# Extract
■ ■ ■

In a recent issue of Psychology Today, Stephen Betchen, Ph.D., contributed an article titled “Why Adoptees Need to Find Their Biological Parents.” He states that adult adoptees “just seem to have an internalized nomadic notion that we don’t belong anywhere in particular. Even when we do settle somewhere we often work our asses off to prove our worthiness — just in case anyone gets any ideas about putting us back up for adoption.”
He further points out that many adopted children feel that “they need to embark on a biological search even if they had a positive experience with their adopted parents.”
Betchen, himself an adoptee, hit the nail on the head for this particular “lost daughter.” I had a very positive experience with my adoptive parents, but it’s also true that the urge to have blood relatives, DNA-related family, has always gnawed away in the back of my mind. As an adoptee growing up in the fifties, I longed for blood relatives. There were cousins, aunts and uncles related to my adoptive parents and I saw them at every holiday, but somehow – despite the outward festivities – I never really felt that I belonged.
Betty Jean Lifton described the adoptee’s sense of distance aptly when she said that that for every adoptee, there is a ghost: the child that the adoptive parents might have had. For the five-year-old me, there was the shadow of the original parents at those early childhood family gatherings. The ghosts are ignored at great peril. This is what I have learned and have come to acknowledge.

■ ■ ■

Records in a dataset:
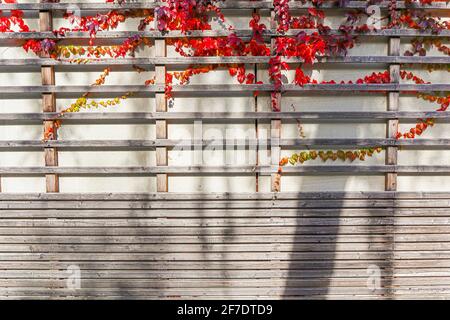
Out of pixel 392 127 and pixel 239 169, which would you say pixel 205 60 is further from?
pixel 392 127

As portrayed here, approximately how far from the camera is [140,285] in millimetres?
3738

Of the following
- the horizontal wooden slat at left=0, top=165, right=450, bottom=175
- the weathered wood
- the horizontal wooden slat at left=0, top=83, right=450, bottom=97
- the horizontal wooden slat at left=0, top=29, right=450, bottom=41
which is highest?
the horizontal wooden slat at left=0, top=29, right=450, bottom=41

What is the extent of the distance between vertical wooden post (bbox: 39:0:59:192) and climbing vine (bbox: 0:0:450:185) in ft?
0.29

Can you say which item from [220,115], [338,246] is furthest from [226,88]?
[338,246]

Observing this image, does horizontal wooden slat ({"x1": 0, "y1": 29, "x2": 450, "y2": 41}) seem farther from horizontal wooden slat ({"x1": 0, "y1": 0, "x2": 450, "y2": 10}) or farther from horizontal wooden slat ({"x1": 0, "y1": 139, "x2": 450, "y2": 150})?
horizontal wooden slat ({"x1": 0, "y1": 139, "x2": 450, "y2": 150})

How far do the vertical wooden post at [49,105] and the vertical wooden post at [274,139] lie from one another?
6.75 ft

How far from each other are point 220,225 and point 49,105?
6.43ft

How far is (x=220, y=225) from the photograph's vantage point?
3.67 m

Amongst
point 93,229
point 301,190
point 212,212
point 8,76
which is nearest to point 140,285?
point 93,229

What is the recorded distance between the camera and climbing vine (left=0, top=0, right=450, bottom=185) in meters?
3.57

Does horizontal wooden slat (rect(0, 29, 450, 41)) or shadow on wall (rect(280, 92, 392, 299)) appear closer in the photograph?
horizontal wooden slat (rect(0, 29, 450, 41))

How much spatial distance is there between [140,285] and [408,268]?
2581 mm

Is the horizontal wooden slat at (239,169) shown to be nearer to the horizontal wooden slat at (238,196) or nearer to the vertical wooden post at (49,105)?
the vertical wooden post at (49,105)

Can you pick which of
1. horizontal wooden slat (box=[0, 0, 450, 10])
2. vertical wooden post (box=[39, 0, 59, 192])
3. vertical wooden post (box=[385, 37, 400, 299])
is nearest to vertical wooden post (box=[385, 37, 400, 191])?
vertical wooden post (box=[385, 37, 400, 299])
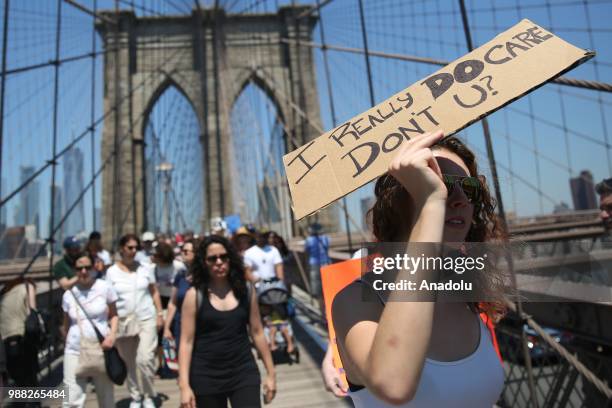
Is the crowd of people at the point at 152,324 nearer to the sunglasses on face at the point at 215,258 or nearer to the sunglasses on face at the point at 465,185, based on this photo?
the sunglasses on face at the point at 215,258

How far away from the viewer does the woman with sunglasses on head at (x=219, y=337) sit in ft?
6.35

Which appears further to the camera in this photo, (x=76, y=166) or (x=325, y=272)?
(x=76, y=166)

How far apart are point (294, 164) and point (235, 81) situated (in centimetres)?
1893

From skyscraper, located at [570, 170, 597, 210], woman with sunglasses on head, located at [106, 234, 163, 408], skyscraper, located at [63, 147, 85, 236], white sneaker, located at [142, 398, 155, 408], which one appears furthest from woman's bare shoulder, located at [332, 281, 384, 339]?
skyscraper, located at [570, 170, 597, 210]

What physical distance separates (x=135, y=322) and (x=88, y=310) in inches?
18.6

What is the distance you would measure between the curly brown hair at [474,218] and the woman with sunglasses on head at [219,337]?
1.29 meters

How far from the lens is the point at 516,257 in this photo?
0.74 metres

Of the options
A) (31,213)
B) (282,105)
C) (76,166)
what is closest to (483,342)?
(76,166)

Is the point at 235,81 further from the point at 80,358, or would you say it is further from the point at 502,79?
the point at 502,79

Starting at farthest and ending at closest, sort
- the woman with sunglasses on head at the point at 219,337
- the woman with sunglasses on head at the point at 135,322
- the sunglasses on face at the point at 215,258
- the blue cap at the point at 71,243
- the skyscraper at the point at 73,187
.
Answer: the skyscraper at the point at 73,187 → the blue cap at the point at 71,243 → the woman with sunglasses on head at the point at 135,322 → the sunglasses on face at the point at 215,258 → the woman with sunglasses on head at the point at 219,337

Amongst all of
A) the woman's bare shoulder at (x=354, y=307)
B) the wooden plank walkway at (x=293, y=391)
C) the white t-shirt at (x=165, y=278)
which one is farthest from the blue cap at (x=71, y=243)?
the woman's bare shoulder at (x=354, y=307)

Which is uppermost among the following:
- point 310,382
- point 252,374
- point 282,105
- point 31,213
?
point 282,105

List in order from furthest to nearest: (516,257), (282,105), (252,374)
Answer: (282,105)
(252,374)
(516,257)

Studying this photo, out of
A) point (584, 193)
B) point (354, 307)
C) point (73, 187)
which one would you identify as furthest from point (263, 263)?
point (584, 193)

■ ■ ■

# Apply what you read
- A) Answer these about the adoption essay:
(i) In which magazine did Betchen's article appear?
(ii) In what decade did the writer grow up as an adoptee?
(iii) According to Betty Jean Lifton, who is the ghost for every adoptee?
- B) Rewrite the adoption essay from "Betchen, himself an" to "that I belonged.", changing "blood relatives" to "biological relatives".
Use only the adoption essay for your answers.

# Task-by-task results
- A)
(i) Psychology Today
(ii) The fifties
(iii) The child that the adoptive parents might have had

- B)
Betchen, himself an adoptee, hit the nail on the head for this particular “lost daughter.” I had a very positive experience with my adoptive parents, but it’s also true that the urge to have biological relatives, DNA-related family, has always gnawed away in the back of my mind. As an adoptee growing up in the fifties, I longed for biological relatives. There were cousins, aunts and uncles related to my adoptive parents and I saw them at every holiday, but somehow – despite the outward festivities – I never really felt that I belonged.